Key Level Duplicates

UDA
Enthusiast

Re: Key Level Duplicates

OK. I think I understand better what's going on now. You just want to get the first occurance (for some definition of first) for each key value pair, regardless of how many rows have that key.

You may want to break it up into a couple of steps and load the results into a temporary table along the way. The first step might be to take just the rows that do not have duplicates and put them in your "results set" table. The next step would be to identify only the rows that have duplicate keys (via a subquery similar to the one I proposed) and then perform the ROW_NUMBER filter on that. It should (hopefully) minimize your spool space issues if you use a Global Temporary Table to hold the result set.
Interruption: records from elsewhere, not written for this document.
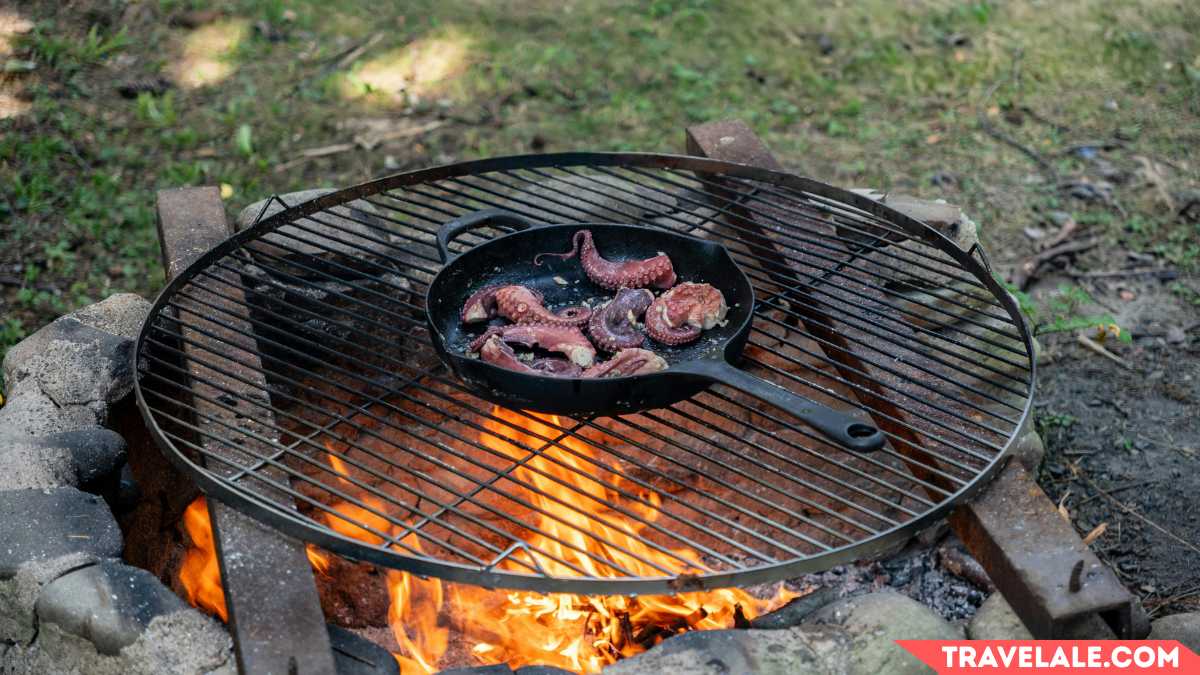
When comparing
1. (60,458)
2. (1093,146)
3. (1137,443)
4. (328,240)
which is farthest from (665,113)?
(60,458)

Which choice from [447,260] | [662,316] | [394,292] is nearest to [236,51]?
[394,292]

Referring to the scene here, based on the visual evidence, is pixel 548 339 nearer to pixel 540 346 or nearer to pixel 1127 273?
pixel 540 346

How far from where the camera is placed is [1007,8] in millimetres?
7535

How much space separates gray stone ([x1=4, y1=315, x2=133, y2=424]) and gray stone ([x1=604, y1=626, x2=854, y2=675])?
1767 mm

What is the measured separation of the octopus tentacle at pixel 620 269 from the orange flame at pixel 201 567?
4.32 feet

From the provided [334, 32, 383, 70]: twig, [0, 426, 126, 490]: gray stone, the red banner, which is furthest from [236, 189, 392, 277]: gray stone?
[334, 32, 383, 70]: twig

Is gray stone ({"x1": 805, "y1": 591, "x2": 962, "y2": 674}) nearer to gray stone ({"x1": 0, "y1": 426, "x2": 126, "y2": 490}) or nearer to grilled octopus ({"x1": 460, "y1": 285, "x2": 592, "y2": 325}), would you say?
grilled octopus ({"x1": 460, "y1": 285, "x2": 592, "y2": 325})

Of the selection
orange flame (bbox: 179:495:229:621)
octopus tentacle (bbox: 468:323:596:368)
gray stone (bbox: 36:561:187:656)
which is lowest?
orange flame (bbox: 179:495:229:621)

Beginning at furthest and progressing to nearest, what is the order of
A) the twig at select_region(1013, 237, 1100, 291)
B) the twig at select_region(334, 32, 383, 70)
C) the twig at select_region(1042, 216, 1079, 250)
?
the twig at select_region(334, 32, 383, 70) < the twig at select_region(1042, 216, 1079, 250) < the twig at select_region(1013, 237, 1100, 291)

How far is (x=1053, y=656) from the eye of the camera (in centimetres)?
257

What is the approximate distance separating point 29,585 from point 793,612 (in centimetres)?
200

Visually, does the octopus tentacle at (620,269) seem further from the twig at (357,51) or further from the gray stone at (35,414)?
the twig at (357,51)

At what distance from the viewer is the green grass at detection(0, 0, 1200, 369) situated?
19.0 feet

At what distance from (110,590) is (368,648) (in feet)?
2.06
How large is the table you're doing this on and how many duplicate values do you expect? Is there any other way to identify the first/correct row to return (effective dates, logical delete indicator, insert timestamp, etc)?
Fan

Re: Key Level Duplicates

You can do this in the below way and this is one way of doing it.Hope it will be helpful to you

ct tab_a(
col1 int
,col2 varchar(10)
,col3 char(1));

ins tab_a(1,'ashok','y');
ins tab_a(1,'ashok','n');
ins tab_a(2,'mnylin','y');

alter table tab_a add flag int;

ins tab_a(col1,col2,col3,flag)
sel col1
,col2
,col3
,2
from tab_a qualify row_number() over(partition by 1 order by 1) = 2;

delete from tab_a t1
where t1.flag is null
and exists(sel null from tab_a t2
where t1.col1 = t2.col1
and t2.flag = 2);

alter table tab_a drop flag;

sel * from tab_a

1 ashok n
2 mnylin y

Enthusiast

Re: Key Level Duplicates

you can try

1:

sel col1,col2,max(col3),max(col4),max(col5)

from tab a

group by 1,2,3

/** Yes this would not alwys give consistent records as data from two rows may be combined **/

2:

or you can use your query for only dups to avoid spool space

Sel col1..coll5

from tab a

where (col1,col2 )

not in

(

sel

col1,

col2

from tab a group by 1,2 having count(*) >1 )

union all

sel col1..col5

from

(

Sel col1..coll5

from tab a

where (col1,col2 )

 in

(

sel

col1,

col2

from tab a group by 1,2 having count(*) >1 )

) x

QUALIFY ROW_NUMBER() OVER (partition by col1,col2 order by 1) = 1;

/** Query became bit messy ,you can probably improve it with temp tables or  using 'with ' clause **/

Enthusiast

Re: Key Level Duplicates

Try executing original query again after collecting multi column stat on col1 and col2,Might work.